Background: Railway systems all over the world face an uphill task in preventing train delays. Categorically in India, the situation is far worse than other developing countries due to the high number of passengers and poor update of the previous system. As per a report in Times of India (TOI), a daily newspaper, around 25.3 million people used to travel by train in 2006 which drastically increased year on year to 80 million in 2018.
Objective: Deploy Machine Learning model to predict the delay in arrival of train(s) in minutes, before starting the journey on a valid date.
Methods: In this paper we combined previous train delay data and weather data to predict delay. In the proposed model, we use 4 different machine learning methods (Linear regression, Gradient Boosting Regression, Decision Tree and Random Forest) which have been compared with different settings to find the most accurate method.
Results: Linear Regression gives 90.01% accuracy, while Gradient Boosting Regressor measure 91.68% and the most accurate configuration of decision tree give 93.71% accuracy. When the researcher implemented the ensemble method, Random forest regression, the researcher achieved 95.36% accuracy.
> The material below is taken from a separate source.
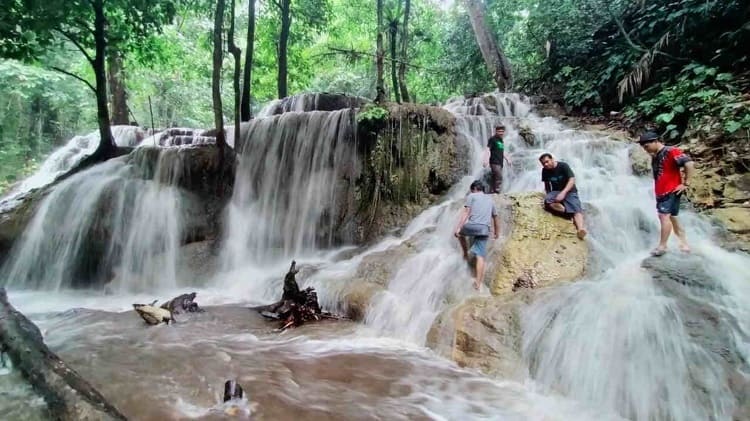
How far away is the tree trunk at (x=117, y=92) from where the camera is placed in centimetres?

Conclusion: Trains in India get delayed frequently. This model would assist the Indian railways and concerned companies by giving the possibility of finding frequent delays during certain times of the week. The Indian railways could thereafter implement delay preventions during these particular times of the week in order to maintain a good on-time arrival rate.
Keywords: Train delay, linear regression, GBR, decision tree, random forest, algorithm.